Tell us a bit about Linear Standard, your line of refined architectural wares including hooks, handles and other accessories. How can small details like these have an outsized and lasting impact on a space?
Linear Standard has become an incredible outlet for another creative side to my passion and love of the smaller details, which can really make all the difference. [It was] born out of my frustration as a specifier to find, readily available, a cost-effective range of varied small architectural wares all in one place and has proven to be a sentiment felt by industry colleagues alike. They may be the smallest and sometimes least considered items in the space, but they are largely interacted with on a daily basis, providing both function and aesthetic appeal and an important finishing touch.
Your interiors tend to be pared back yet still show-stopping. Do you have any tips on creating a home that feels curated yet still lively and interesting?
Finding restraint in your designs can sometimes be difficult – you want to implement all of your great design ideas, but I’ve found that by limiting some of these, and letting the materials and your key design story or elements be consistent throughout, allows a really strong base for the client’s own personality, lives and pieces to come in, bringing it to life from here. I love finding pieces that are well-designed and sculptural in some way, providing a curation of pieces and elements that also build on what might be a more refined interior base, and creating further visual appeal and interest.
We were delighted to see our Agra rug in House Fin. What considerations are front of mind when you are choosing a rug for a space?
Texture, colour, scale and attention to detail are all really important when choosing a rug. I personally prefer rugs to be larger in the space rather than smaller, as it really can completely transform a space by making it appear larger than it really is. Understanding the requirements of the rug, its functionality, its location in the space, and its tactility must all be considered.
We strongly believe in buying fewer but better things. What are your reasons for investing in quality, timeless pieces?
I agree! It’s really easy to fall into the trap of fast fashion and design pieces – we’ve all been there. But I think as your confidence grows in your choices, and what you really love and know you will continue to love in the time to come, the purchasing of investment pieces becomes every bit worth it. Buying less but buying well is a great sentiment to remind ourselves of, it creates a considered awareness of our own conscious consuming. Quality allows enjoying pieces for a long time rather than simply discarding it when you tire of it quickly; timeless pieces ensure that they will live long past their more trend-driven counterpart.
You juggle so many things, including a young family. Where are you turning to for creativity and inspiration these days?
Oh, the juggle is real! It’s easy to see the beautiful polished, finished product and forget all the hard work that goes into it whilst juggling two businesses and a young family. I’m recently starting to find that allowing myself to step back a little is necessary to free my mind for greater creativity; easier said than done. Endless inspiration-seeking and an absolute passion for what I do has always been my strength and forms the basis for all the creative things I do. I find being open to all kinds of design styles and sources, and pushing myself to challenge, expand on and heighten my own designs is also the best form of creativity growth and personal satisfaction.

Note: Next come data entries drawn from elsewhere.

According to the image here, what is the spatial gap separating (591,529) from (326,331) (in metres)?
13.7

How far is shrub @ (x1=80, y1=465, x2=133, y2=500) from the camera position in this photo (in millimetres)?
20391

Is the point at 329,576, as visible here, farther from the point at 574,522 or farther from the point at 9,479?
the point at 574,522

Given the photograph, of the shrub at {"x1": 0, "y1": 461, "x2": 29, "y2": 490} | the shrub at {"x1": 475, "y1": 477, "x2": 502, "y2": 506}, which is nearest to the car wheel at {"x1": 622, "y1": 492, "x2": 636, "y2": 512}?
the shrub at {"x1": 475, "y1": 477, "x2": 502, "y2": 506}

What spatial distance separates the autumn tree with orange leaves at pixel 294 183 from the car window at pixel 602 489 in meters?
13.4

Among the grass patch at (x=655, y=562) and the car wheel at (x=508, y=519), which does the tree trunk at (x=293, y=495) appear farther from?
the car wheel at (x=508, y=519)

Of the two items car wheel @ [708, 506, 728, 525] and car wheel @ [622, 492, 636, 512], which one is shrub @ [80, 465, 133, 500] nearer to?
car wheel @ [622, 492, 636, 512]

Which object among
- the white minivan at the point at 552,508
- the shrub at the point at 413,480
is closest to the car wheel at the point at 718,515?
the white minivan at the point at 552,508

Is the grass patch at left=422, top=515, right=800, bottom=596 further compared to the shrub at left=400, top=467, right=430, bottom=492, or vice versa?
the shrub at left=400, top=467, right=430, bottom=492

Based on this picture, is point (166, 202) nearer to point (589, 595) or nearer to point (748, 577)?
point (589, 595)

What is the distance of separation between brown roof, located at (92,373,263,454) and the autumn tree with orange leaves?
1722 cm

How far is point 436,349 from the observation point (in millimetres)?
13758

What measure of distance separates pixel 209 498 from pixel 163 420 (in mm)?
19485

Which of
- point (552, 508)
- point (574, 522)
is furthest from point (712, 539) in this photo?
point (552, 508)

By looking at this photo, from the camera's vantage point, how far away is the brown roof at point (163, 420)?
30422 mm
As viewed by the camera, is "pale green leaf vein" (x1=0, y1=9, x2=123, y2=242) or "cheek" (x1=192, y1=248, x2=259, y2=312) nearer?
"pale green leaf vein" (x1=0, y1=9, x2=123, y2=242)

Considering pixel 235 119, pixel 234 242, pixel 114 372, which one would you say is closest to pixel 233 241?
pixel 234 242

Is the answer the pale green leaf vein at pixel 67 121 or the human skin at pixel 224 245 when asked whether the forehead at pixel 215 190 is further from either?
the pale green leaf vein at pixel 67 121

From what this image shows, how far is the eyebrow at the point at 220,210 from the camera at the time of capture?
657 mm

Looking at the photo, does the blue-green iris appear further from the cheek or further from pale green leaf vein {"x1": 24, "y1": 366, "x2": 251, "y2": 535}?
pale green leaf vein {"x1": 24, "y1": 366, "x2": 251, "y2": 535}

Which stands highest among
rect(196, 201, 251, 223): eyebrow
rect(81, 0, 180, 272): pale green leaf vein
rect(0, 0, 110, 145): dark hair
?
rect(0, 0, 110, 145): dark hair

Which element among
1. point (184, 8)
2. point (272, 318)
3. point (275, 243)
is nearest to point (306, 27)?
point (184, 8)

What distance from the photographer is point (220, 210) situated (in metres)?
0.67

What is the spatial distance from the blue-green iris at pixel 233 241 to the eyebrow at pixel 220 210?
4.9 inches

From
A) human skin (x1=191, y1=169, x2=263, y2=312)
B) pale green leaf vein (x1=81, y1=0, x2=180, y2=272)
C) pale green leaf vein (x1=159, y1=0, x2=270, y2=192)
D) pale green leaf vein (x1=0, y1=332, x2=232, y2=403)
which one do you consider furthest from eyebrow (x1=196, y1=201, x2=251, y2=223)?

Finally, what excites you about the future of Australian design?
I am a huge advocate for Australian design. I feel that we have such diverse local talent, across so many creative fields. It is so inspiring to see the incredible work that others are doing, and the successes it is bringing them. With a shift towards supporting local, I hope this will allow our incredible Aussie talent and craftsmanship to be recognised further for the world class that it is – it’s exciting to be a part of it.